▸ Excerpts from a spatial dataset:
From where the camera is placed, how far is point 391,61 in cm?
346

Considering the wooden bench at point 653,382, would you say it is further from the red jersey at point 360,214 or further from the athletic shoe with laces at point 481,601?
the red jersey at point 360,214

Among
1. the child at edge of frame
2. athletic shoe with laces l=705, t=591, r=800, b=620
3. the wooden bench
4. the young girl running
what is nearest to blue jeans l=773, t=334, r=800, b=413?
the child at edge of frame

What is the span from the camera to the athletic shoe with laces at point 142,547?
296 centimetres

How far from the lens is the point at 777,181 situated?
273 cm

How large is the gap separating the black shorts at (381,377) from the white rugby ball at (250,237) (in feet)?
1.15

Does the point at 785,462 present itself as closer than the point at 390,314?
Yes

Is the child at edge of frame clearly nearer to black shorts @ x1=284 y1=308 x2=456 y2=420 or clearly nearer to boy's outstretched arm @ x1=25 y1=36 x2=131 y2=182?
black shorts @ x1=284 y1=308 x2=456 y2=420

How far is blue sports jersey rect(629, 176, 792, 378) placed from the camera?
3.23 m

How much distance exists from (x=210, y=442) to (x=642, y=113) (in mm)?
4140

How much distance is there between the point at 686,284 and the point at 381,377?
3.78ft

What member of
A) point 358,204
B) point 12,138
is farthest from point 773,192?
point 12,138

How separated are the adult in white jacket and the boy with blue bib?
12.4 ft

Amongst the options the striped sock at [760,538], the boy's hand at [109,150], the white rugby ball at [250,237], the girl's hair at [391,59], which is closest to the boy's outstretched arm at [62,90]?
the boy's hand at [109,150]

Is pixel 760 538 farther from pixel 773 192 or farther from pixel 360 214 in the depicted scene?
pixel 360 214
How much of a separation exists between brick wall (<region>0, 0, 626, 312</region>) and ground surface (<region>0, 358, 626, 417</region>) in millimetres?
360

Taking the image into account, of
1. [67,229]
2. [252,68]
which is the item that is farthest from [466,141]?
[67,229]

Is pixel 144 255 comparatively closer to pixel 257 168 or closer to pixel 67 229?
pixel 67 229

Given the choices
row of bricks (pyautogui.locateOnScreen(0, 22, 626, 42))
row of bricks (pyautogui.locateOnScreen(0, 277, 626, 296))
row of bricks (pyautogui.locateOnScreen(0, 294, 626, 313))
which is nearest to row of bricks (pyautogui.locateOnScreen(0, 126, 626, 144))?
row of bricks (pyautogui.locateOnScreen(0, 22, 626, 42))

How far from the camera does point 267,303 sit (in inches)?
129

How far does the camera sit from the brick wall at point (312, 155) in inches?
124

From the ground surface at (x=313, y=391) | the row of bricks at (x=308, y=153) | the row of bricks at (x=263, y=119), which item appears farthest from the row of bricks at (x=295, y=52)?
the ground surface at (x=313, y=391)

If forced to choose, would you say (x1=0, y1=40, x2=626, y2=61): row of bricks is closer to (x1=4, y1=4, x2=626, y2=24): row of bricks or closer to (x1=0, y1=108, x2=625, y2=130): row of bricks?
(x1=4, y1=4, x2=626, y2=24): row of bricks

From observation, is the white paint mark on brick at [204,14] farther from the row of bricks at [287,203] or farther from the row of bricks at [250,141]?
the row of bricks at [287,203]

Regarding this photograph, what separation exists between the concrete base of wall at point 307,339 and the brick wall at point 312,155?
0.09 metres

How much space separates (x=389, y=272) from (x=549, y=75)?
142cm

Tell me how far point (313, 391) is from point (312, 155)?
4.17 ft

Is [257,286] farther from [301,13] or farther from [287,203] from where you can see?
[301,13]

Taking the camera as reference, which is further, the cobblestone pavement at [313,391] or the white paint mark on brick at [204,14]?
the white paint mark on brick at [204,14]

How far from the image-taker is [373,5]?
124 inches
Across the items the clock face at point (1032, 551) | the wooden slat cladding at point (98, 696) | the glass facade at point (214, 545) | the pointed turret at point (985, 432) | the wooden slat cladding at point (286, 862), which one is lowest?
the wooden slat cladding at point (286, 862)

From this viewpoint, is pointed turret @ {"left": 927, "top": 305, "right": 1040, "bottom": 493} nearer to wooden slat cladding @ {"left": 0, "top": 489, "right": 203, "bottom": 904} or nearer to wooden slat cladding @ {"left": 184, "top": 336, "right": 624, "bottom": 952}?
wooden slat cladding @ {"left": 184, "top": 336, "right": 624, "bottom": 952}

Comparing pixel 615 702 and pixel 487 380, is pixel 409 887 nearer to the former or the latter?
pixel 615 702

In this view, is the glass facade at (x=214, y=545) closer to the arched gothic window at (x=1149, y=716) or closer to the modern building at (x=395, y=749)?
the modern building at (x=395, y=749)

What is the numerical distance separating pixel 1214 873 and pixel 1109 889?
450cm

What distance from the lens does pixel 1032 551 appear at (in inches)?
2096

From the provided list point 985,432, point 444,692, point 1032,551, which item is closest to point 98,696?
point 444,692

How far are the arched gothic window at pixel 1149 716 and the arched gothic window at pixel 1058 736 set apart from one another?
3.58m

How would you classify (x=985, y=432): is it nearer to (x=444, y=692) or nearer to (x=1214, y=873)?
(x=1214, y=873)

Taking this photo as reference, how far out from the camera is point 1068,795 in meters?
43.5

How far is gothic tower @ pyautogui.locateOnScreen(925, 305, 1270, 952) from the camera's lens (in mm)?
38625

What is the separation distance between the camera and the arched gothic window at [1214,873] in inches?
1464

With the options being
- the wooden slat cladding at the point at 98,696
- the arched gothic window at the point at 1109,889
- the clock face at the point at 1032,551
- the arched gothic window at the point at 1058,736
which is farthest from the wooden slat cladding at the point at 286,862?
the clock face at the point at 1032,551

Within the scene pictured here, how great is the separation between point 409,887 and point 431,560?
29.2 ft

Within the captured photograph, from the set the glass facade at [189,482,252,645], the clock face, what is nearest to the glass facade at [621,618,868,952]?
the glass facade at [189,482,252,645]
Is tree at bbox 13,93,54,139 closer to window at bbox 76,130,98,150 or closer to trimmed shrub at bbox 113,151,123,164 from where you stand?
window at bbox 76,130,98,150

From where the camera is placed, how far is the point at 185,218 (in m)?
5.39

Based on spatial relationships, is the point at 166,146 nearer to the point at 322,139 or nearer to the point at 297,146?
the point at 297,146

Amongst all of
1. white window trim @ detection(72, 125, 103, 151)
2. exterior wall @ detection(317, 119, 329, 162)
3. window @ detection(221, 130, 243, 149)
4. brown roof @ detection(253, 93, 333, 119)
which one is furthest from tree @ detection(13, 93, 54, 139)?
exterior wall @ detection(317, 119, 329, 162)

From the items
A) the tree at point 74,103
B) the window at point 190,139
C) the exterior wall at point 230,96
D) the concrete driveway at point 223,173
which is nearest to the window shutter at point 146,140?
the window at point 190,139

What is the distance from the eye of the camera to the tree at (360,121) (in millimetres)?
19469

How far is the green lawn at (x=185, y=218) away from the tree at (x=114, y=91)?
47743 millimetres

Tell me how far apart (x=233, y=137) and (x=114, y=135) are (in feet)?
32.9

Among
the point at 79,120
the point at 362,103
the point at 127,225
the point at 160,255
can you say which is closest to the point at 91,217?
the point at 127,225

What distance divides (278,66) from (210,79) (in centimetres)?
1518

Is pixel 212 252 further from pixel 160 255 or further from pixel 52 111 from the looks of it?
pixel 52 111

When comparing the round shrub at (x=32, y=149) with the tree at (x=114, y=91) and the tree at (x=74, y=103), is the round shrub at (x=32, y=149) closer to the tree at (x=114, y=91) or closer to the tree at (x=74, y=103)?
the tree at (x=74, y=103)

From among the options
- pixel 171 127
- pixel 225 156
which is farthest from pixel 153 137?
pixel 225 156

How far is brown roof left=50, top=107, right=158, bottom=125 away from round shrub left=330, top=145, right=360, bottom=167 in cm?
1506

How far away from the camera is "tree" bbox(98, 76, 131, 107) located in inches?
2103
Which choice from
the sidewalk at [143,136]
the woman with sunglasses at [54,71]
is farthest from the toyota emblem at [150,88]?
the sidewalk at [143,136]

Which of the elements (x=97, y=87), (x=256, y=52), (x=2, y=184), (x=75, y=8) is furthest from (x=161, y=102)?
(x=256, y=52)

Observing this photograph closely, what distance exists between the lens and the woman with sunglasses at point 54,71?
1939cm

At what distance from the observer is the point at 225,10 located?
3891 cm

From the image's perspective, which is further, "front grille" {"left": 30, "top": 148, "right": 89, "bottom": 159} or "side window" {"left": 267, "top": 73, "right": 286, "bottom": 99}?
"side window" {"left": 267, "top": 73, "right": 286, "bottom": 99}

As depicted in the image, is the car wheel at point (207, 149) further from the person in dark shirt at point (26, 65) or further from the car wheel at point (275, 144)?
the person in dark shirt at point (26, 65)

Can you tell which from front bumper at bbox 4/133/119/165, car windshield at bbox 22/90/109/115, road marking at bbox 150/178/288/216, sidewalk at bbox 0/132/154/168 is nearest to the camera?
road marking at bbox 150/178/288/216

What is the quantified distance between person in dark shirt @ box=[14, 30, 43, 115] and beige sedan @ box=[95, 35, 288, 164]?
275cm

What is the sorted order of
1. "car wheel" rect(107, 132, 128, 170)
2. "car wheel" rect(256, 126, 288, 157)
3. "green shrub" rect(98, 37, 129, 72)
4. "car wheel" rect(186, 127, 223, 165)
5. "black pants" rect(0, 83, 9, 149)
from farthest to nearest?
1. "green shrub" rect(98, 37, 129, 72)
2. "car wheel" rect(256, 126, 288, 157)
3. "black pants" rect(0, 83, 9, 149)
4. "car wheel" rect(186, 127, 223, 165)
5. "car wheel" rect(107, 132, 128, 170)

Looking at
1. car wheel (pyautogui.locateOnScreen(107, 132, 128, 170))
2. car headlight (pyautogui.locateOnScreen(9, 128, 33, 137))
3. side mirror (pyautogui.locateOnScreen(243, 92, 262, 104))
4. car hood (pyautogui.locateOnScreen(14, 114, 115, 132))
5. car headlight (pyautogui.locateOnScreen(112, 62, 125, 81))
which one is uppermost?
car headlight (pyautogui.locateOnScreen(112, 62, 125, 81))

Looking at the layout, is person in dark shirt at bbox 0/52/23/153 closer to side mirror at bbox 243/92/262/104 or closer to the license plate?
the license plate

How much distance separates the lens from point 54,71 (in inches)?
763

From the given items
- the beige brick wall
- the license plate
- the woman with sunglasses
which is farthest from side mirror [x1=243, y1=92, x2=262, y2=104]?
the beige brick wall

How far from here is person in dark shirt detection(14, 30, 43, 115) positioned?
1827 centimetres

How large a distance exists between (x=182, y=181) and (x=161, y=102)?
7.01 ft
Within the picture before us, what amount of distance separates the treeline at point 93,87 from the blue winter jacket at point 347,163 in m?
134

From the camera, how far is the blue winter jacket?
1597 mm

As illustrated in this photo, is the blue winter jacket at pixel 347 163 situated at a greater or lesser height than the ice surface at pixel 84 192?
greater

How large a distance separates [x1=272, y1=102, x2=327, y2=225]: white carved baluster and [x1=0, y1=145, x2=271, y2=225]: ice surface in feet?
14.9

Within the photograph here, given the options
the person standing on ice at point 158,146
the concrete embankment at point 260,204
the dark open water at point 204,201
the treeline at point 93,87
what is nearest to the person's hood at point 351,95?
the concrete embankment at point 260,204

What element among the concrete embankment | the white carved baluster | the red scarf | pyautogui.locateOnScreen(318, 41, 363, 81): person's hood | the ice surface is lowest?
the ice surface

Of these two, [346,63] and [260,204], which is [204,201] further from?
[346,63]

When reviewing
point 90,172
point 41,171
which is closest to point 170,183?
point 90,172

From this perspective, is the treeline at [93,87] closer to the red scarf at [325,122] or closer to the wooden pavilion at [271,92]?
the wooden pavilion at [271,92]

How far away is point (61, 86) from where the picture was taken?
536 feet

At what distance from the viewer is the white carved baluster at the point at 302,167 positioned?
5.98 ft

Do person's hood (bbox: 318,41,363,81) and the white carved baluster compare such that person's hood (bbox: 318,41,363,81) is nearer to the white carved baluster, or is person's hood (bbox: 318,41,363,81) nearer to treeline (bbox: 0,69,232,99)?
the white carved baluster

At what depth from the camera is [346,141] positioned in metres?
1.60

▸ Exercise directions: Repeat exactly the lines from the line containing "What element among" through the last line of the records above, including both, and nothing else.

▸ Written solution:
What element among the concrete embankment | the white carved baluster | the red scarf | pyautogui.locateOnScreen(318, 41, 363, 81): person's hood | the ice surface is lowest?
the ice surface

Of these two, [346,63] and [260,204], which is [204,201] further from?
[346,63]

When reviewing
point 90,172
point 41,171
which is closest to point 170,183?
point 90,172

From this perspective, is the treeline at [93,87] closer to the red scarf at [325,122] or closer to the wooden pavilion at [271,92]?
the wooden pavilion at [271,92]

How far away is point (61, 86) from where the picture was taken?
536 feet

At what distance from the viewer is the white carved baluster at the point at 302,167 positioned?
5.98 ft

Do person's hood (bbox: 318,41,363,81) and the white carved baluster compare such that person's hood (bbox: 318,41,363,81) is nearer to the white carved baluster, or is person's hood (bbox: 318,41,363,81) nearer to treeline (bbox: 0,69,232,99)?
the white carved baluster

At what depth from the camera is [346,141] positioned in metres?
1.60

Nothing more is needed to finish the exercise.